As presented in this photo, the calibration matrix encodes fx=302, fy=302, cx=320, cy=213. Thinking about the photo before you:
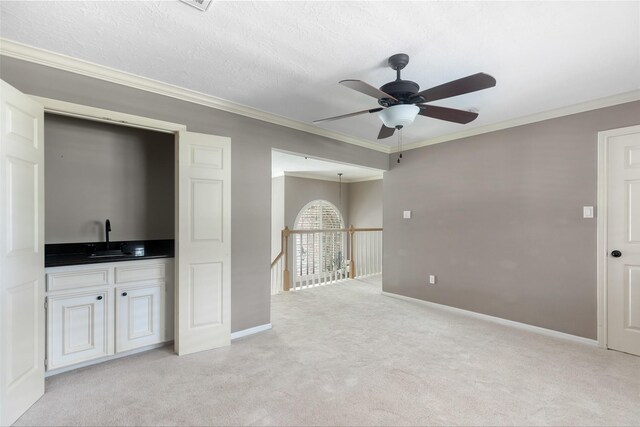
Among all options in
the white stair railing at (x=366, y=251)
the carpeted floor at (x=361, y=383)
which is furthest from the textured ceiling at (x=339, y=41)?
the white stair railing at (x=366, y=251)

###

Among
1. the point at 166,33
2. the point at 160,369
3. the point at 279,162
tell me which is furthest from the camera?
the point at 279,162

###

- Aufgabenstellung:
Gib aus den obigen Daten alles von der Zeile mit „As presented in“ bis einschließlich der Zeile mit „which is furthest from the textured“ als JSON-Liste von Zeichenketten wieder, je Zeile ein Eintrag und ohne Leerzeilen. Die Bilder gehören nicht in die Antwort.

- Antwort:
[
  "As presented in this photo, the calibration matrix encodes fx=302, fy=302, cx=320, cy=213. Thinking about the photo before you:",
  "Among all options in",
  "the white stair railing at (x=366, y=251)",
  "the carpeted floor at (x=361, y=383)",
  "which is furthest from the textured ceiling at (x=339, y=41)?"
]